→ **Work request**
Take the listing below and output it again exactly.

→ **Data to examine**
§

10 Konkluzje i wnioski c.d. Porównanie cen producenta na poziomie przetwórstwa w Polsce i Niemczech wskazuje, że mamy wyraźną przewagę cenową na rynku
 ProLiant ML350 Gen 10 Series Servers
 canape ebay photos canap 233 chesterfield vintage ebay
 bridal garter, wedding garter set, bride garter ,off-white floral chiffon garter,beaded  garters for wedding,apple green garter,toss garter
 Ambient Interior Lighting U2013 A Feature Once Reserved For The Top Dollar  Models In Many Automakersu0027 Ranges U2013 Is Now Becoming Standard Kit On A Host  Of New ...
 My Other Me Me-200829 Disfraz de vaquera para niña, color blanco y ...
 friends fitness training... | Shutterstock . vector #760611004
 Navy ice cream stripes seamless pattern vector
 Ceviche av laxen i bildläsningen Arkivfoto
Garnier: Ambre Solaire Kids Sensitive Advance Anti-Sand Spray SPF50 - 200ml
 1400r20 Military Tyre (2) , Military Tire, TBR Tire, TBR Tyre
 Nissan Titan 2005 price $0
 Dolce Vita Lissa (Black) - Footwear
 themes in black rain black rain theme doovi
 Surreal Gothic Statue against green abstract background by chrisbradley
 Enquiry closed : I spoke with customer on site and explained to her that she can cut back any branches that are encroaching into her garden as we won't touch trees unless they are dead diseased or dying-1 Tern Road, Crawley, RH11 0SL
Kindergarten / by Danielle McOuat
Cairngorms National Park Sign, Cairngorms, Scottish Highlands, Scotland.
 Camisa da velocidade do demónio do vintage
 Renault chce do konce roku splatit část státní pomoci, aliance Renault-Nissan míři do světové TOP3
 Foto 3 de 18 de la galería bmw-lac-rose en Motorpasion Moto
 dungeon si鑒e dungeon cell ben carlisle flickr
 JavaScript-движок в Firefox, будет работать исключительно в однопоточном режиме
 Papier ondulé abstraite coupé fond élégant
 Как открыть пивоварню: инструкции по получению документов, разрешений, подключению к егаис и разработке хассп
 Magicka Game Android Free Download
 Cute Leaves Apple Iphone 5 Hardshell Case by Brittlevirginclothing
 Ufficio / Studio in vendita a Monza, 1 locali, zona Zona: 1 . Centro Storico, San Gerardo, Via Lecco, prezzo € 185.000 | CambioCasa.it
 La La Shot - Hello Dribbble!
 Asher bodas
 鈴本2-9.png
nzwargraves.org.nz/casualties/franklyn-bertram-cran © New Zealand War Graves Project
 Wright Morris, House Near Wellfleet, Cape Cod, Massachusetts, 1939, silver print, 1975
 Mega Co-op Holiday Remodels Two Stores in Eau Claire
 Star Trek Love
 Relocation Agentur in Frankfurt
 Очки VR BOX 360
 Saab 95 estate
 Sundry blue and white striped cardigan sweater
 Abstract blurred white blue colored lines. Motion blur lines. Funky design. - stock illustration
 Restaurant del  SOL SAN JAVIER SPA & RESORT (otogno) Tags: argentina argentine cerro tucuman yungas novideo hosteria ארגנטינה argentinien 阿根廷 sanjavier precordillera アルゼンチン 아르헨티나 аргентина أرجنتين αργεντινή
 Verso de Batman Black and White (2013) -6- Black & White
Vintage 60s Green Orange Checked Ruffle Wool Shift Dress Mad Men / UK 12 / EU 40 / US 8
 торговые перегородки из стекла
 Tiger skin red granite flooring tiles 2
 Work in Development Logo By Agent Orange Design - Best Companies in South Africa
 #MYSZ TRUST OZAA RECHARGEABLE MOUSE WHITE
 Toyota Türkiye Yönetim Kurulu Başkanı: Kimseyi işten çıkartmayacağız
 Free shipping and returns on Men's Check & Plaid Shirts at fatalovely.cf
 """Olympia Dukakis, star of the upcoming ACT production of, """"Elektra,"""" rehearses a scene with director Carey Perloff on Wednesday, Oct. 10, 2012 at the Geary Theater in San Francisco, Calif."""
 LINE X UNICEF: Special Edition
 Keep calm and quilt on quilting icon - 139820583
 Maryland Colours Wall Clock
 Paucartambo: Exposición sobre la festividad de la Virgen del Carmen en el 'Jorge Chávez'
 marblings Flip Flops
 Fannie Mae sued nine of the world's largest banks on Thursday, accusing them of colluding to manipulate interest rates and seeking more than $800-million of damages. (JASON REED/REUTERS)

§

→ **Solution to this exercise**
10 Konkluzje i wnioski c.d. Porównanie cen producenta na poziomie przetwórstwa w Polsce i Niemczech wskazuje, że mamy wyraźną przewagę cenową na rynku
 ProLiant ML350 Gen 10 Series Servers
 canape ebay photos canap 233 chesterfield vintage ebay
 bridal garter, wedding garter set, bride garter ,off-white floral chiffon garter,beaded  garters for wedding,apple green garter,toss garter
 Ambient Interior Lighting U2013 A Feature Once Reserved For The Top Dollar  Models In Many Automakersu0027 Ranges U2013 Is Now Becoming Standard Kit On A Host  Of New ...
 My Other Me Me-200829 Disfraz de vaquera para niña, color blanco y ...
 friends fitness training... | Shutterstock . vector #760611004
 Navy ice cream stripes seamless pattern vector
 Ceviche av laxen i bildläsningen Arkivfoto
Garnier: Ambre Solaire Kids Sensitive Advance Anti-Sand Spray SPF50 - 200ml
 1400r20 Military Tyre (2) , Military Tire, TBR Tire, TBR Tyre
 Nissan Titan 2005 price $0
 Dolce Vita Lissa (Black) - Footwear
 themes in black rain black rain theme doovi
 Surreal Gothic Statue against green abstract background by chrisbradley
 Enquiry closed : I spoke with customer on site and explained to her that she can cut back any branches that are encroaching into her garden as we won't touch trees unless they are dead diseased or dying-1 Tern Road, Crawley, RH11 0SL
Kindergarten / by Danielle McOuat
Cairngorms National Park Sign, Cairngorms, Scottish Highlands, Scotland.
 Camisa da velocidade do demónio do vintage
 Renault chce do konce roku splatit část státní pomoci, aliance Renault-Nissan míři do světové TOP3
 Foto 3 de 18 de la galería bmw-lac-rose en Motorpasion Moto
 dungeon si鑒e dungeon cell ben carlisle flickr
 JavaScript-движок в Firefox, будет работать исключительно в однопоточном режиме
 Papier ondulé abstraite coupé fond élégant
 Как открыть пивоварню: инструкции по получению документов, разрешений, подключению к егаис и разработке хассп
 Magicka Game Android Free Download
 Cute Leaves Apple Iphone 5 Hardshell Case by Brittlevirginclothing
 Ufficio / Studio in vendita a Monza, 1 locali, zona Zona: 1 . Centro Storico, San Gerardo, Via Lecco, prezzo € 185.000 | CambioCasa.it
 La La Shot - Hello Dribbble!
 Asher bodas
 鈴本2-9.png
nzwargraves.org.nz/casualties/franklyn-bertram-cran © New Zealand War Graves Project
 Wright Morris, House Near Wellfleet, Cape Cod, Massachusetts, 1939, silver print, 1975
 Mega Co-op Holiday Remodels Two Stores in Eau Claire
 Star Trek Love
 Relocation Agentur in Frankfurt
 Очки VR BOX 360
 Saab 95 estate
 Sundry blue and white striped cardigan sweater
 Abstract blurred white blue colored lines. Motion blur lines. Funky design. - stock illustration
 Restaurant del  SOL SAN JAVIER SPA & RESORT (otogno) Tags: argentina argentine cerro tucuman yungas novideo hosteria ארגנטינה argentinien 阿根廷 sanjavier precordillera アルゼンチン 아르헨티나 аргентина أرجنتين αργεντινή
 Verso de Batman Black and White (2013) -6- Black & White
Vintage 60s Green Orange Checked Ruffle Wool Shift Dress Mad Men / UK 12 / EU 40 / US 8
 торговые перегородки из стекла
 Tiger skin red granite flooring tiles 2
 Work in Development Logo By Agent Orange Design - Best Companies in South Africa
 #MYSZ TRUST OZAA RECHARGEABLE MOUSE WHITE
 Toyota Türkiye Yönetim Kurulu Başkanı: Kimseyi işten çıkartmayacağız
 Free shipping and returns on Men's Check & Plaid Shirts at fatalovely.cf
 """Olympia Dukakis, star of the upcoming ACT production of, """"Elektra,"""" rehearses a scene with director Carey Perloff on Wednesday, Oct. 10, 2012 at the Geary Theater in San Francisco, Calif."""
 LINE X UNICEF: Special Edition
 Keep calm and quilt on quilting icon - 139820583
 Maryland Colours Wall Clock
 Paucartambo: Exposición sobre la festividad de la Virgen del Carmen en el 'Jorge Chávez'
 marblings Flip Flops
 Fannie Mae sued nine of the world's largest banks on Thursday, accusing them of colluding to manipulate interest rates and seeking more than $800-million of damages. (JASON REED/REUTERS)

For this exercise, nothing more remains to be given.